All records, exactly as written, minus the pictures: copy them out.

### Record excerpts

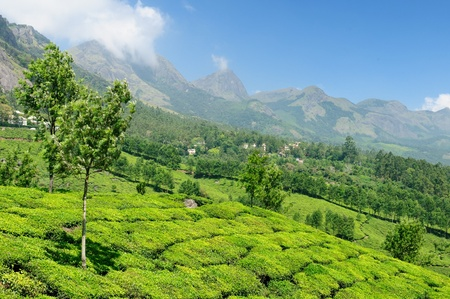 Tea Plantation in the Cardamam mountains. Munnar, Kerala, India Stock Photo - 11786615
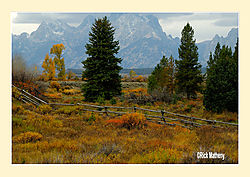 Fence-Line1.jpg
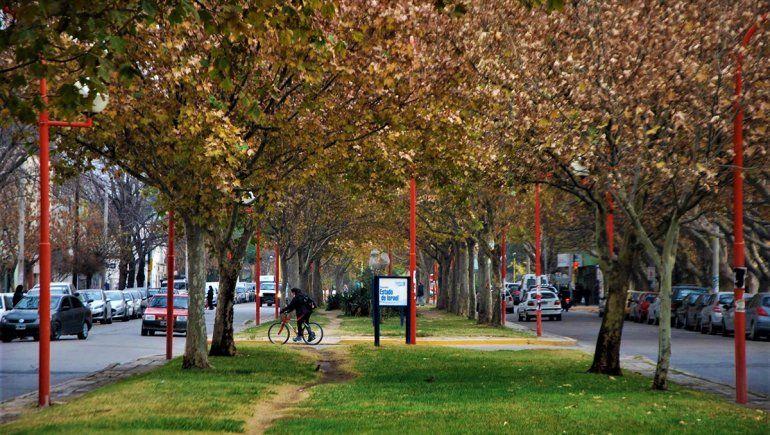 Planean intervenir los árboles de la Alem para construir la ciclovía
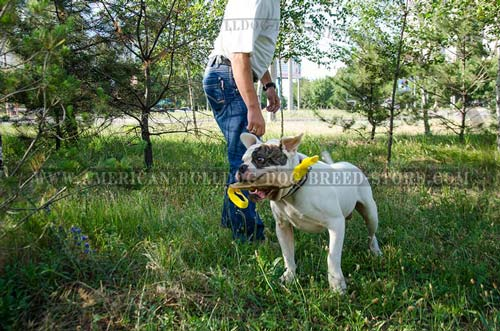 Leather Collar for American Bulldogs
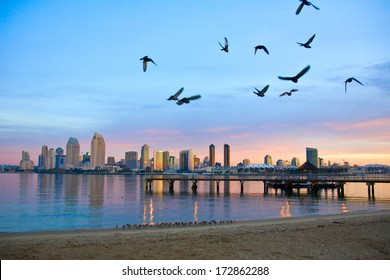 San Diego city scape at dawn with seagulls flying in the foreground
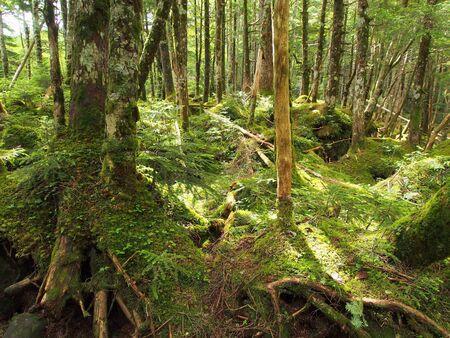 Mt.Yatsugatake forest covered by moss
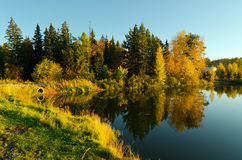 Autumn forest and lake in the fall season Stock Photos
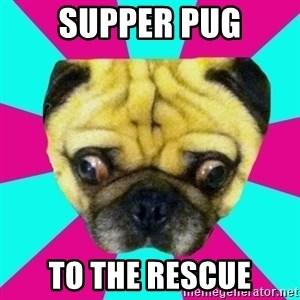 Perplexed Pug - SUpper pug to the rescue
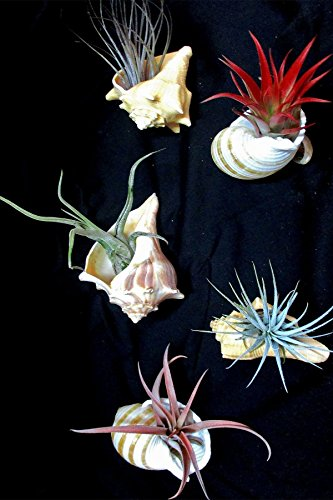 Shell with Tillandsia Air Plant Bromeliad (Cant Ship AZ CA), 1 Pack (3-4in Pot, Live Plant) by Root 98 Warehouse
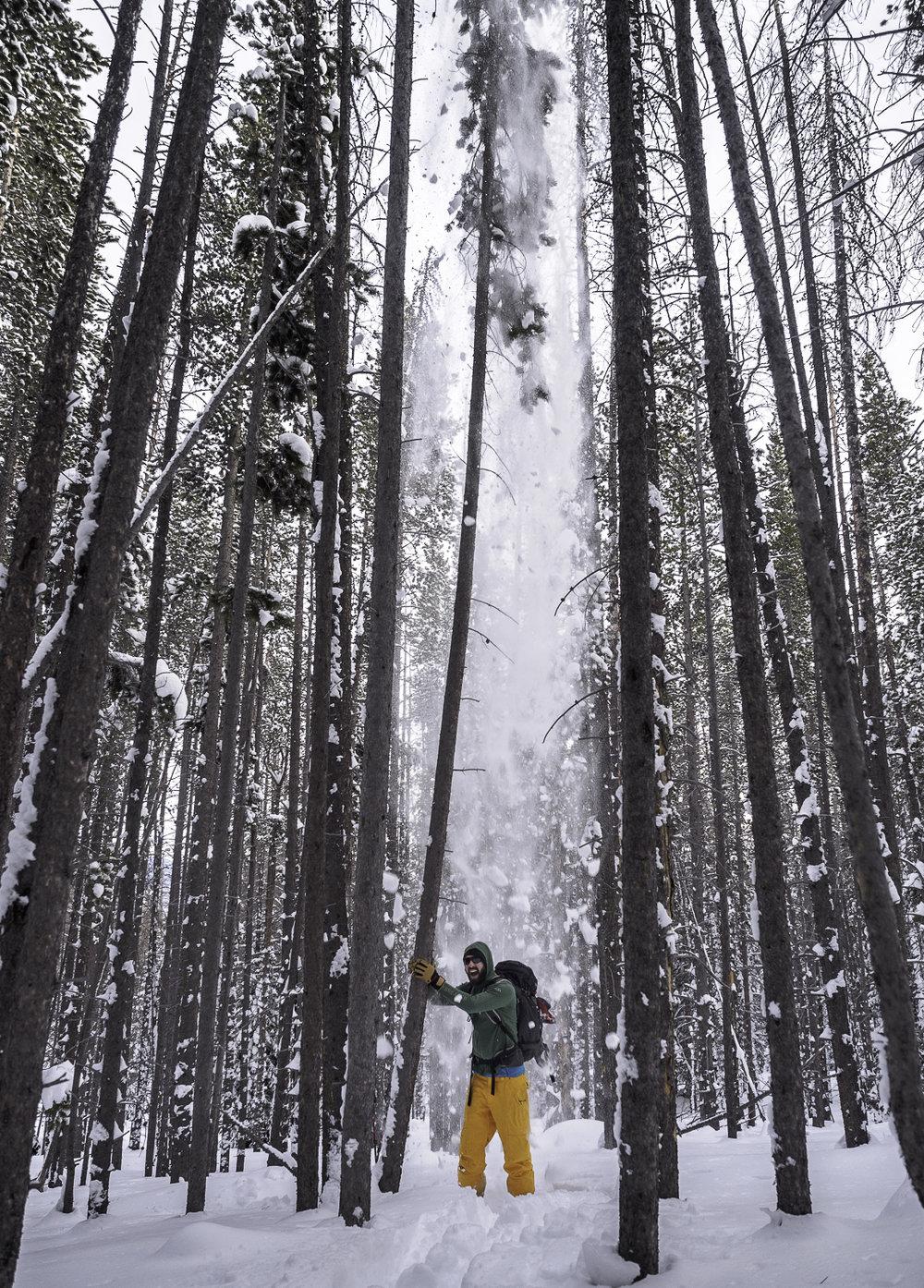 Tree Blizzard - Drew, Summit County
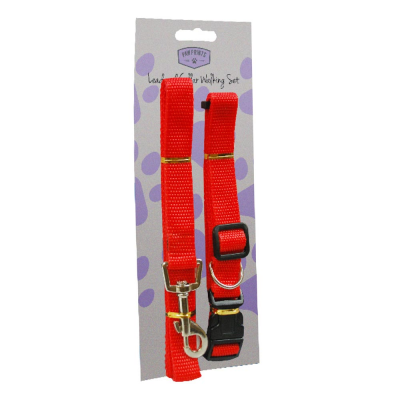 Adjustable Dog Lead and Collar Set
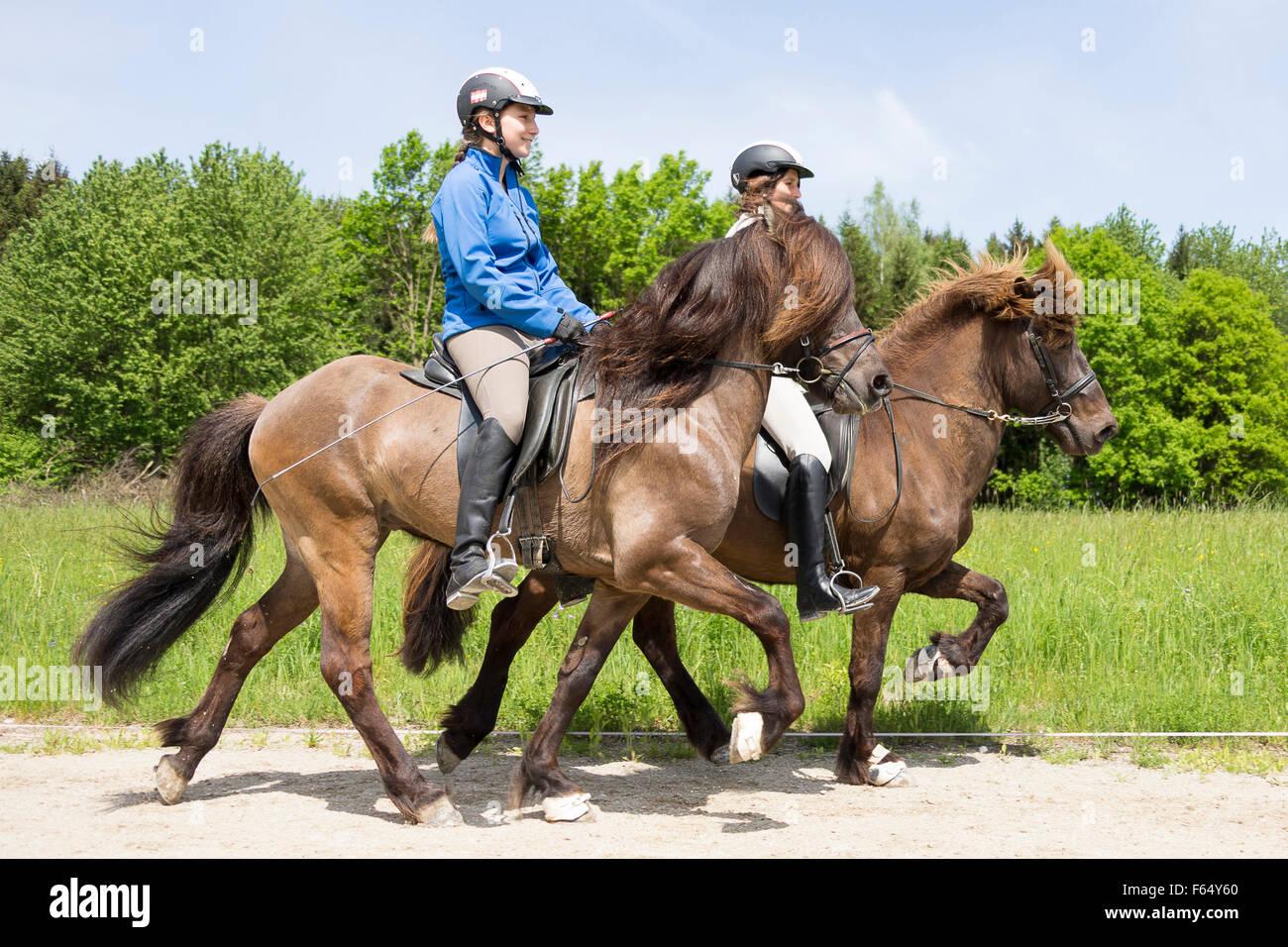 Icelandic Horse. Two women performing the toelt on stallionse. Austria - Stock Image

######

» **Solution**:
 Tea Plantation in the Cardamam mountains. Munnar, Kerala, India Stock Photo - 11786615
 Fence-Line1.jpg
 Planean intervenir los árboles de la Alem para construir la ciclovía
 Leather Collar for American Bulldogs
 San Diego city scape at dawn with seagulls flying in the foreground
 Mt.Yatsugatake forest covered by moss
 Autumn forest and lake in the fall season Stock Photos
 Perplexed Pug - SUpper pug to the rescue
 Shell with Tillandsia Air Plant Bromeliad (Cant Ship AZ CA), 1 Pack (3-4in Pot, Live Plant) by Root 98 Warehouse
 Tree Blizzard - Drew, Summit County
 Adjustable Dog Lead and Collar Set
 Icelandic Horse. Two women performing the toelt on stallionse. Austria - Stock Image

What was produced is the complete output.